If you are a reader of the website Dental Town, threads like this which decry the rise of corporate dentistry are common place. In many industries consolidation of companies has become the norm, but there are lessons to be learned in how corporations buy dental practices that any private buyer can use.
Our dental consulting firm has a reputation for selling dental practices, but we also help people buy dental practices almost as often as we help people sell dental practices.
With that experience, here are some of the common mistakes we see buyers make:
Dental Practice Advisors: Waiting too Long to Hire
Look, I get no one wants to spend a lot of money on dental practice accountants and attorneys, but transactions are complicated.
With the rise of certain websites, some buyers figure these things aren’t that hard, and they take a DIY approach to buying a dental practice. The buyer thinks they have put together a good deal and it’s only when they bring in professional dental practice advisors at the end of the process that they find out the great deal they had wasn’t all that great after all. The problem at this point is the seller already thought a deal was in place and now they get spooked because the buyer wants to come back and change the terms.

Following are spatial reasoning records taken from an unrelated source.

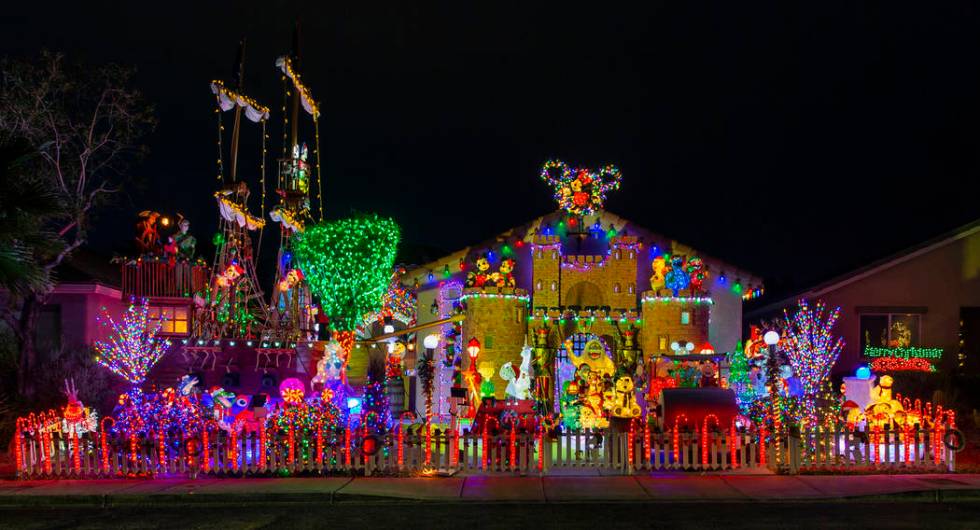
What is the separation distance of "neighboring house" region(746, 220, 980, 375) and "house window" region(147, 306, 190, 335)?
60.7 feet

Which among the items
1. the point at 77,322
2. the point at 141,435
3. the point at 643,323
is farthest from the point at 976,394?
the point at 77,322

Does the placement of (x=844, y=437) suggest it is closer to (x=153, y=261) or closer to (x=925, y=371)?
(x=925, y=371)

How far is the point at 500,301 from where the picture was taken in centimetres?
2381

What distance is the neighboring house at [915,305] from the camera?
25.0m

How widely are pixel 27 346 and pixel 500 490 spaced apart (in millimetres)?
14273

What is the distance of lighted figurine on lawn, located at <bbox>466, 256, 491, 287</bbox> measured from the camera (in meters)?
23.9

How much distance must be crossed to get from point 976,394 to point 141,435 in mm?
20083

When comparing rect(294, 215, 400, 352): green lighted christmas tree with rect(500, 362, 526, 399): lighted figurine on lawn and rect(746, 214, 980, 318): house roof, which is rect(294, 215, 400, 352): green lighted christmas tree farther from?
rect(746, 214, 980, 318): house roof

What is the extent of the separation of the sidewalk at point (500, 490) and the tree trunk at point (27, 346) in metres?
8.19

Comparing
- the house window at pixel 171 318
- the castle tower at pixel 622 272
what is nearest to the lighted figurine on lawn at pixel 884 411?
the castle tower at pixel 622 272

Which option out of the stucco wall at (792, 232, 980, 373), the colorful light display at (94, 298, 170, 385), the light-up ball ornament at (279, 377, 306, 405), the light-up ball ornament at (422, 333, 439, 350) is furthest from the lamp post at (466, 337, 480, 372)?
the stucco wall at (792, 232, 980, 373)

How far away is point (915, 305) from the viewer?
2536 centimetres

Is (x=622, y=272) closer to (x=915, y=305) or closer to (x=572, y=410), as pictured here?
(x=572, y=410)

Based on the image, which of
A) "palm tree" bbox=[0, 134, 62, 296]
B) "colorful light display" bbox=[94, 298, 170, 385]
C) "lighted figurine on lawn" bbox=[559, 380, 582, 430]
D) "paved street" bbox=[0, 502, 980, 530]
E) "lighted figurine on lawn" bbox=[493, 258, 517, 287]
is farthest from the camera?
"lighted figurine on lawn" bbox=[493, 258, 517, 287]
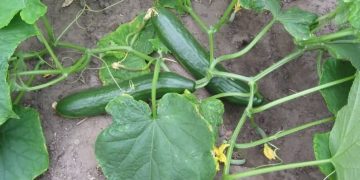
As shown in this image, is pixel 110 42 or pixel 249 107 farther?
pixel 110 42

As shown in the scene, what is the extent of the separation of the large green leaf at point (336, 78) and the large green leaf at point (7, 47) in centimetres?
149

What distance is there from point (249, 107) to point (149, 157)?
26.3 inches

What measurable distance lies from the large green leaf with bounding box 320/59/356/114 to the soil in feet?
1.30

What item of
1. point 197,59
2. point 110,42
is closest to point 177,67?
point 197,59

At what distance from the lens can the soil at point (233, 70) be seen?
287 cm

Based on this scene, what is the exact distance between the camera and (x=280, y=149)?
3047 millimetres

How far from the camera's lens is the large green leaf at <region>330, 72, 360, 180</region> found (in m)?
2.25

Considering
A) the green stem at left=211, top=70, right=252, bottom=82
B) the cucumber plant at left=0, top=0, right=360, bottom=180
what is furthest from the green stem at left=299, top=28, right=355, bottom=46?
the green stem at left=211, top=70, right=252, bottom=82

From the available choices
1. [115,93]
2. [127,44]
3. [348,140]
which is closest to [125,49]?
[127,44]

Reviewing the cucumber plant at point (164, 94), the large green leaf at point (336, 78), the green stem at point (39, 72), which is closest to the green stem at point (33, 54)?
the cucumber plant at point (164, 94)

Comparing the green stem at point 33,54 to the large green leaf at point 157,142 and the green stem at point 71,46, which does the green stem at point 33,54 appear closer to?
the green stem at point 71,46

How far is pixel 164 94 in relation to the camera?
2.82 meters

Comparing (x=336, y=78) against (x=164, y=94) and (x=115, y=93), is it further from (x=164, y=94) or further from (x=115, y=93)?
(x=115, y=93)

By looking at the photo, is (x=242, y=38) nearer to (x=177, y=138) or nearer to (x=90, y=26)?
(x=90, y=26)
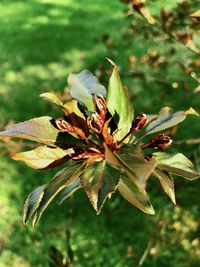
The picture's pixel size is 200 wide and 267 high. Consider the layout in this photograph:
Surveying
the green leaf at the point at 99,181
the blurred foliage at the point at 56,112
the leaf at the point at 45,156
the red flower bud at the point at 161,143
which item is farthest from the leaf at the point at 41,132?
the blurred foliage at the point at 56,112

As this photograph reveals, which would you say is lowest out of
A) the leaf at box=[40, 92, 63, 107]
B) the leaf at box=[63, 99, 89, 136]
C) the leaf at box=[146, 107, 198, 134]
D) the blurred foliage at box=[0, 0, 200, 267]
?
the blurred foliage at box=[0, 0, 200, 267]

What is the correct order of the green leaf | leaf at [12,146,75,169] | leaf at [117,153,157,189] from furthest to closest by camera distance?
leaf at [12,146,75,169] → the green leaf → leaf at [117,153,157,189]

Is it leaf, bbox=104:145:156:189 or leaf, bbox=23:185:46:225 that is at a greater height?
leaf, bbox=104:145:156:189

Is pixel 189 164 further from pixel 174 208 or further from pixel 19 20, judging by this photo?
pixel 19 20

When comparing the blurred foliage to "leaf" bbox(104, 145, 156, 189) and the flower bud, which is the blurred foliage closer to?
the flower bud

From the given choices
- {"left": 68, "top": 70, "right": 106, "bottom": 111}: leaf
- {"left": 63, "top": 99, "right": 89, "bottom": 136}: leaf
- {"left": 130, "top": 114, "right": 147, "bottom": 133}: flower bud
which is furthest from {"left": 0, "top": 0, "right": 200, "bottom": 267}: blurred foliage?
{"left": 63, "top": 99, "right": 89, "bottom": 136}: leaf

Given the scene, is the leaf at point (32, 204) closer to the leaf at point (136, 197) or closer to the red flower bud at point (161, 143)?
the leaf at point (136, 197)

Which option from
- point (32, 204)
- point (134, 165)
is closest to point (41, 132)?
point (32, 204)
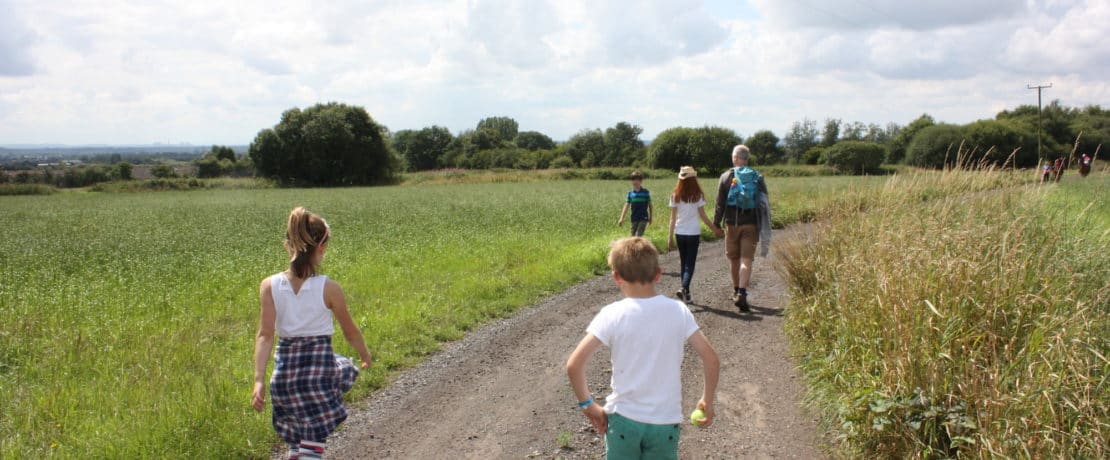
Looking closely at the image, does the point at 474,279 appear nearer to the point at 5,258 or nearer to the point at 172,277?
the point at 172,277

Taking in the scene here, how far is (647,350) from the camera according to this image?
3.00 m

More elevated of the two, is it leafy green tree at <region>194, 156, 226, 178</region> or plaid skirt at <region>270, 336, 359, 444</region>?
leafy green tree at <region>194, 156, 226, 178</region>

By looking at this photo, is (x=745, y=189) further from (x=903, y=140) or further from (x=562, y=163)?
(x=903, y=140)

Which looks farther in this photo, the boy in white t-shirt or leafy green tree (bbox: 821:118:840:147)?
leafy green tree (bbox: 821:118:840:147)

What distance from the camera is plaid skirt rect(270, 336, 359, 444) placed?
3822 millimetres

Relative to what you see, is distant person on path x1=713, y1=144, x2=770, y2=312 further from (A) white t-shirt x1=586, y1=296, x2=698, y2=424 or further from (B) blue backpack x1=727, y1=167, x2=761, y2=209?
(A) white t-shirt x1=586, y1=296, x2=698, y2=424

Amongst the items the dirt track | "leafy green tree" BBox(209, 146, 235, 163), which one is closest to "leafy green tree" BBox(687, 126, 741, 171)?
the dirt track

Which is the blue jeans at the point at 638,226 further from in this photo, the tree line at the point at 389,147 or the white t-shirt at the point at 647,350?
the tree line at the point at 389,147

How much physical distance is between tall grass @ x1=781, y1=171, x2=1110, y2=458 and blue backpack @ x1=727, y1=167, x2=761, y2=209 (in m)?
1.21

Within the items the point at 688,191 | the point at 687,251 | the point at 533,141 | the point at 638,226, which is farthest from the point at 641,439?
the point at 533,141

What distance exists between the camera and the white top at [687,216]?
8.88m

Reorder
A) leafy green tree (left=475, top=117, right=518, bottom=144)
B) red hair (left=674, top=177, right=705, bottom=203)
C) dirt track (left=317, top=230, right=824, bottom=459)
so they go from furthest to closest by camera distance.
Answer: leafy green tree (left=475, top=117, right=518, bottom=144) → red hair (left=674, top=177, right=705, bottom=203) → dirt track (left=317, top=230, right=824, bottom=459)

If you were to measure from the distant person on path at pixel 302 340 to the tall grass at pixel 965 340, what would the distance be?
11.0 feet

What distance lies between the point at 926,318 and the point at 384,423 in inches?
165
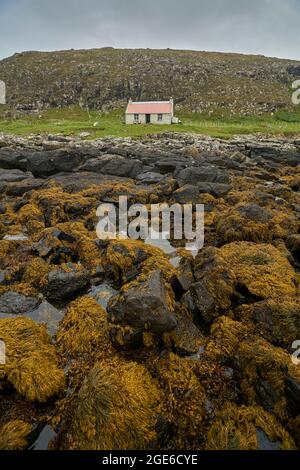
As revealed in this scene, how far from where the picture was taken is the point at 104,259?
10.4 meters

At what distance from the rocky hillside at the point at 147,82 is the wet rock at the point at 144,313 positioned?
8667cm

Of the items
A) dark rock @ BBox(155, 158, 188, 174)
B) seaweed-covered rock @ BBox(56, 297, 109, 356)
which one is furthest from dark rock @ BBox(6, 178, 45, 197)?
seaweed-covered rock @ BBox(56, 297, 109, 356)

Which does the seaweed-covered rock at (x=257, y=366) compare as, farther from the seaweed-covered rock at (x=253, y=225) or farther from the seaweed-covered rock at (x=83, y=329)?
the seaweed-covered rock at (x=253, y=225)

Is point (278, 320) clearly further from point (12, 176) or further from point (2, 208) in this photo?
point (12, 176)

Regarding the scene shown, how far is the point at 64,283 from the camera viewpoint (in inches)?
369

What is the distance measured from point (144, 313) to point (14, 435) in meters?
2.99

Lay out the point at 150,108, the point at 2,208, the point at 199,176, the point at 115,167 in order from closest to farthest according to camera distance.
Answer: the point at 2,208 → the point at 199,176 → the point at 115,167 → the point at 150,108

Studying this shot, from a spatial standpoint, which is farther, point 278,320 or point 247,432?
point 278,320

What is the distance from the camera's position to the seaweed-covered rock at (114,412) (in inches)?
216

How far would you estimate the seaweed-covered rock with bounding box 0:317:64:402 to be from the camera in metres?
6.25

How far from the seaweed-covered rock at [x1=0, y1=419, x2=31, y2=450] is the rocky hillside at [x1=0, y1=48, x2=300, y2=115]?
293 ft

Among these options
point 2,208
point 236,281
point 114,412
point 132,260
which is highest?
point 2,208

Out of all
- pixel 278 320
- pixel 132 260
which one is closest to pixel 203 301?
pixel 278 320
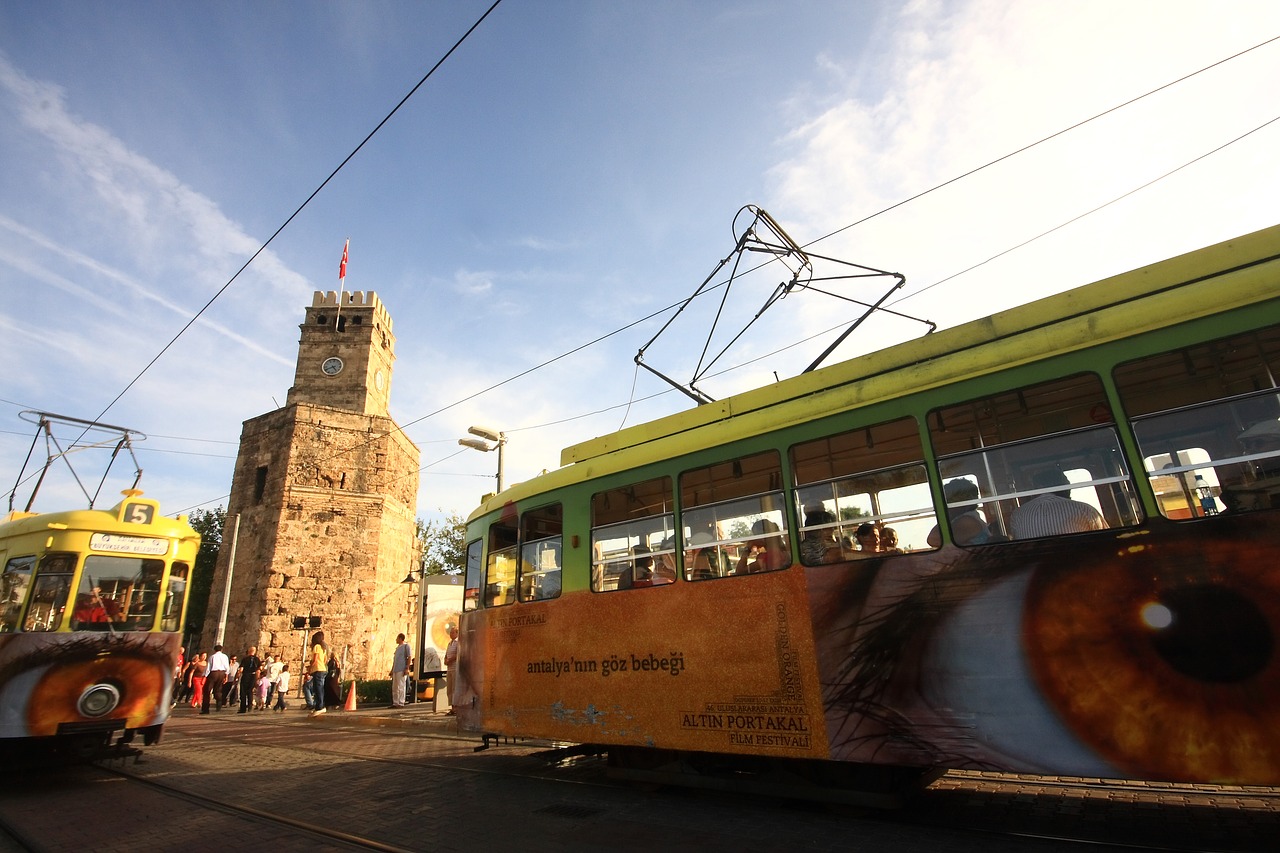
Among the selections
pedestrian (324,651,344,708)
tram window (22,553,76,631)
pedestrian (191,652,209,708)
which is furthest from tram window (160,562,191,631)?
pedestrian (191,652,209,708)

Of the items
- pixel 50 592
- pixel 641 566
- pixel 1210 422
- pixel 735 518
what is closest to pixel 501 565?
pixel 641 566

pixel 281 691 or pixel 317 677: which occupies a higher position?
pixel 317 677

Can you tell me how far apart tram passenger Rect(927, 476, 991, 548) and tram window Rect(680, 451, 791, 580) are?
1182 millimetres

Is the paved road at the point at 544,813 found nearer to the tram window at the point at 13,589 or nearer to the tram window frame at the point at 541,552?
the tram window at the point at 13,589

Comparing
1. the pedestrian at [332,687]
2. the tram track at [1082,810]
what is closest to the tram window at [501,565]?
the tram track at [1082,810]

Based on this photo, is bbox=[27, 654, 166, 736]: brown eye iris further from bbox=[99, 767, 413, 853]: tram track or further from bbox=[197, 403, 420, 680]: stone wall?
bbox=[197, 403, 420, 680]: stone wall

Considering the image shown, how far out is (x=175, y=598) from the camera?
8.45 meters

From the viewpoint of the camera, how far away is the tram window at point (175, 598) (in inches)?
326

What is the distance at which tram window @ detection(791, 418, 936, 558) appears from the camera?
4.49m

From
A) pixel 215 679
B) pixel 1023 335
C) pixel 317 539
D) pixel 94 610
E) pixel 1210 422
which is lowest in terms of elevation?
pixel 215 679

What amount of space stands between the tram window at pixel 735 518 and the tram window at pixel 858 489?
209mm

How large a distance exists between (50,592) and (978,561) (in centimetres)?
960

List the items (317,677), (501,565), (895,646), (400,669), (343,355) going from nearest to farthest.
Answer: (895,646) < (501,565) < (317,677) < (400,669) < (343,355)

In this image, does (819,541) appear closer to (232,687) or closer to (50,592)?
(50,592)
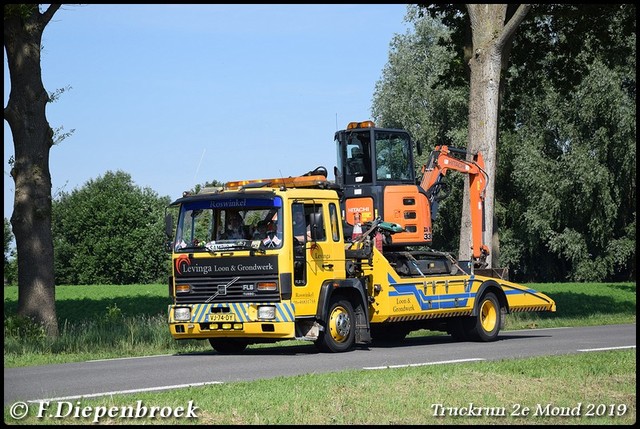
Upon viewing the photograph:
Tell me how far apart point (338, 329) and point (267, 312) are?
4.90ft

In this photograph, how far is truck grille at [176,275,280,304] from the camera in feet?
58.1

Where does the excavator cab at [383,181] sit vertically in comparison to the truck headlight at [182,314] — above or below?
above

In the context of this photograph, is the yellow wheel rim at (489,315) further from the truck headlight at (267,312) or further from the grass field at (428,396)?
the truck headlight at (267,312)

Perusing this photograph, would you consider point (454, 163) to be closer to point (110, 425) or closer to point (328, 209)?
point (328, 209)

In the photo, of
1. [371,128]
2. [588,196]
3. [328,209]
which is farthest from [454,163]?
[588,196]

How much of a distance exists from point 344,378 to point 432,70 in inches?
2055

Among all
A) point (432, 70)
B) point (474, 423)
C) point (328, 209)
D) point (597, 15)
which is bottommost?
A: point (474, 423)

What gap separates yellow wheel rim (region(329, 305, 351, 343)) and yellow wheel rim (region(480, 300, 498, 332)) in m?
4.04

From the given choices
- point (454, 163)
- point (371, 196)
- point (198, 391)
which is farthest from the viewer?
point (454, 163)

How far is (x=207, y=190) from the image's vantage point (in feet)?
63.0

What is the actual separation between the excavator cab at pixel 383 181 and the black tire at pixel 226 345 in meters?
3.47

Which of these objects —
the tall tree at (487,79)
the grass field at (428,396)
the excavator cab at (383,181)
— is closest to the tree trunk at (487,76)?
the tall tree at (487,79)

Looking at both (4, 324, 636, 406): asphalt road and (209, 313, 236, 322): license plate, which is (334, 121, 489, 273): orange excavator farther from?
(209, 313, 236, 322): license plate

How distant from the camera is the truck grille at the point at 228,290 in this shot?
1770 centimetres
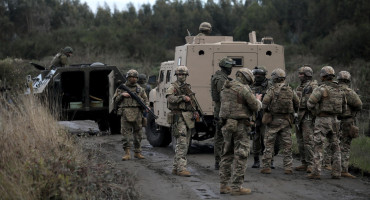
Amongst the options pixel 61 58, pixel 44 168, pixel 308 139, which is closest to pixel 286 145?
pixel 308 139

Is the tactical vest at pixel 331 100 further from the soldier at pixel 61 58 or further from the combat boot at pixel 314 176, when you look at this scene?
the soldier at pixel 61 58

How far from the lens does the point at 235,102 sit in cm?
871

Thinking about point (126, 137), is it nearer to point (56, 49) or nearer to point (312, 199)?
point (312, 199)

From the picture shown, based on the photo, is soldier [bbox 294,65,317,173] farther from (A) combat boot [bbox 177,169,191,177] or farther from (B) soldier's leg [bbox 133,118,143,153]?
(B) soldier's leg [bbox 133,118,143,153]

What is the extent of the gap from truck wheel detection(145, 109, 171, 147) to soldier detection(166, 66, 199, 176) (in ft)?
13.6

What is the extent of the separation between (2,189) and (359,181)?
5773 millimetres

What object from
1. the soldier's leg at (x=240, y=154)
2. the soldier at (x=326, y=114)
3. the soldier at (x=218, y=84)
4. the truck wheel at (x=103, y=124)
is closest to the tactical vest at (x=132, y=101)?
the soldier at (x=218, y=84)

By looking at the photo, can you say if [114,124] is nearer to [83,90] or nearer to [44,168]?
[83,90]

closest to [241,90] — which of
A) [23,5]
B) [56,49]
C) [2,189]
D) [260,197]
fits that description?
[260,197]

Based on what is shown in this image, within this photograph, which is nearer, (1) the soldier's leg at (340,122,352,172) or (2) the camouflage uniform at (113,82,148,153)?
(1) the soldier's leg at (340,122,352,172)

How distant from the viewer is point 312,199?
848 cm

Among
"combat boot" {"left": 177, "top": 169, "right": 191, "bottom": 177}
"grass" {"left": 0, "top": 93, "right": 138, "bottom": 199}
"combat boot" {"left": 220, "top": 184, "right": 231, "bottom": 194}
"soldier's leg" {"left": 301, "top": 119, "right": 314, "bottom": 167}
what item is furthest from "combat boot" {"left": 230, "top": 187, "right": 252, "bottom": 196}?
"soldier's leg" {"left": 301, "top": 119, "right": 314, "bottom": 167}

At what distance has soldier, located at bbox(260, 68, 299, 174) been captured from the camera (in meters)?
10.7

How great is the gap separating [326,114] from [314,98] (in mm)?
363
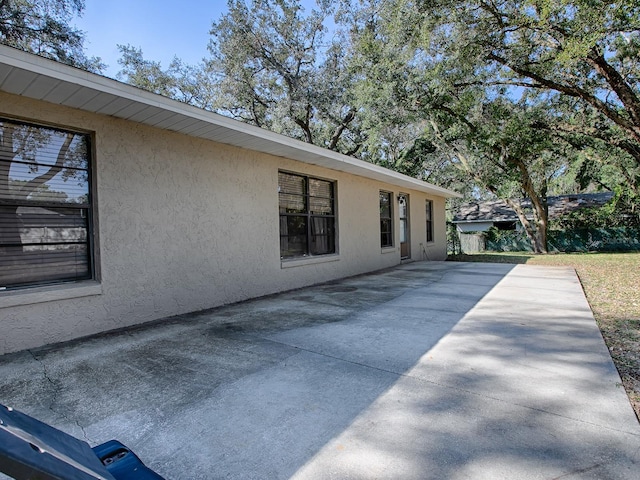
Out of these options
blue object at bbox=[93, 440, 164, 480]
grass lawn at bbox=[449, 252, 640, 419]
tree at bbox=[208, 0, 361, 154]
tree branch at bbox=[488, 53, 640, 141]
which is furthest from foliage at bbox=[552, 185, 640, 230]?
blue object at bbox=[93, 440, 164, 480]

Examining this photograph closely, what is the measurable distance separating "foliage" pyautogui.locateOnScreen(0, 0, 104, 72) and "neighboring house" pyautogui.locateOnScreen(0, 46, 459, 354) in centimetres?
898

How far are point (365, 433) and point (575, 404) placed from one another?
156 centimetres

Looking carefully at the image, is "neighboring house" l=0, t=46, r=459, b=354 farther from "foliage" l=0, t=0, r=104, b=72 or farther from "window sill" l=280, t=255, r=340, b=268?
"foliage" l=0, t=0, r=104, b=72

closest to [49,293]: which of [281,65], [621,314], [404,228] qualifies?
[621,314]

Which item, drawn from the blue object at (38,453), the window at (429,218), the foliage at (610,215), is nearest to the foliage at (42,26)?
the blue object at (38,453)

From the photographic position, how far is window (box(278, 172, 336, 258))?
24.6 ft

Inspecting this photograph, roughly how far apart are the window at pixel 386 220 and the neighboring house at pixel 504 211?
14251 mm

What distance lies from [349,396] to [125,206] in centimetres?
390

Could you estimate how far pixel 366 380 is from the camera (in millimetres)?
2930

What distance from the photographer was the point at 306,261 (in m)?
7.81

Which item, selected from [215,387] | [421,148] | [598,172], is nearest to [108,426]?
[215,387]

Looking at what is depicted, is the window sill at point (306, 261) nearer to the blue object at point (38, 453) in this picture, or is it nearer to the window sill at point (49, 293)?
the window sill at point (49, 293)

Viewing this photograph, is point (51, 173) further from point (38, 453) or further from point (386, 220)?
point (386, 220)

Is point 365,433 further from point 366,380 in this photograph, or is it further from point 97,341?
point 97,341
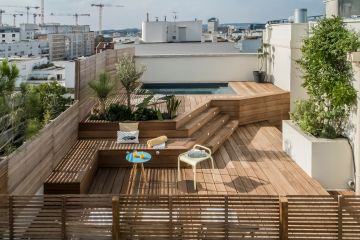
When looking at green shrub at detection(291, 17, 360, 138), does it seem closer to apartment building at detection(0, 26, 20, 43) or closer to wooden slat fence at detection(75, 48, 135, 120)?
wooden slat fence at detection(75, 48, 135, 120)

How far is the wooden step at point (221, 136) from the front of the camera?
433 inches

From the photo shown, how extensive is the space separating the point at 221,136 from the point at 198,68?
6.96m

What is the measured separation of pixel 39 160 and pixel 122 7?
141 metres

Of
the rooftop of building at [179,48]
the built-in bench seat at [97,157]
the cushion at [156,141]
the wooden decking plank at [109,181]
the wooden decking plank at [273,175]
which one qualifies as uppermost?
the rooftop of building at [179,48]

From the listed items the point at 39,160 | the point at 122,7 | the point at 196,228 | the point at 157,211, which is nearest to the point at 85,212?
the point at 157,211

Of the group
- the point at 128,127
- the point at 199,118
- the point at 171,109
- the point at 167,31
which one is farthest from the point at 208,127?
the point at 167,31

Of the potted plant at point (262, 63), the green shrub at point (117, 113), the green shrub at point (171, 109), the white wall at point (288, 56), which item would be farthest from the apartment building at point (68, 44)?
the green shrub at point (171, 109)

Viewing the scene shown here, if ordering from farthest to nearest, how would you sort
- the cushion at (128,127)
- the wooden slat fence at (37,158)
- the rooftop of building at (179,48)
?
the rooftop of building at (179,48)
the cushion at (128,127)
the wooden slat fence at (37,158)

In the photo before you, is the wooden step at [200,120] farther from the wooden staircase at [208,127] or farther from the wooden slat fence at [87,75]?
the wooden slat fence at [87,75]

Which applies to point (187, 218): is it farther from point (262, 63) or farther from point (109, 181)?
point (262, 63)

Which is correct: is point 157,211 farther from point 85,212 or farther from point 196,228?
point 85,212

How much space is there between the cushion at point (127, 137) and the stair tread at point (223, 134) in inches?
66.7

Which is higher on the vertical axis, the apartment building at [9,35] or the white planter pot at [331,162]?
the apartment building at [9,35]

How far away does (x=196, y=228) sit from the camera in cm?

Dental Practice Advisors: Hiring the Wrong Ones
There are a lot of great dental practice accountants and attorneys out there, but there’s also a lot of them who seem to enjoy blowing up deals by demonstrating how smart they are in the process. Sure, they’ll let you buy a dental practice, but only if they can defeat the other side in the process. Buying and selling a dental practice is an emotional thing.
You need advisors who not only have experience with the business you are buying, you also need dental practice advisors with good temperaments and integrity to spare.
Wait, I Need Financing to Buy a Dental Practice?
In certain businesses a seller would expect to take some of the purchase price back in the form of a note payable, but that’s not always the case.
Make sure you are talking to banks early in the process to know what type of financing you can get and what your limitations are. It’s never a good thing to find out you might be limited after you make an offer on a dental practice that’s for sale.
Nickels and Dimes
I’m not saying the price and tax allocation of a purchase is not important, but we’ve seen buyers walk away from deals over really insignificant sums of money. The business might be perfect for them, but they don’t want to “overpay”.
The House Hunters Effect
There’s a show on HGTV called “House Hunters” that chronicles people going out and buying homes. It’s always striking to watch people walk away from a perfectly good opportunity over something cosmetic that can easily be fixed.
Buyers of businesses do the same thing. Some will obsess over the seller’s expense structure when many of those expenses can easily be fixed or they turn away a perfectly profitable dental practice because it doesn’t have the latest and greatest dental practice technology.
Nervous Energy
Buyers need to keep in mind that selling a dental practice is usually an emotional process for the seller. They are selling their life’s work and having a happy buyer is sort of a referendum on how well they ran their business. Buyers that exhibit a nervous energy or nitpick little things tend to irritate a seller.
So why do the corporations do a better job of buying? They are decisive. They move fast. They don’t obsess over minor details. Look, most sellers want to sell to a private buyer, so if you treat the transaction the same way a corporation would, you’ll win the deal.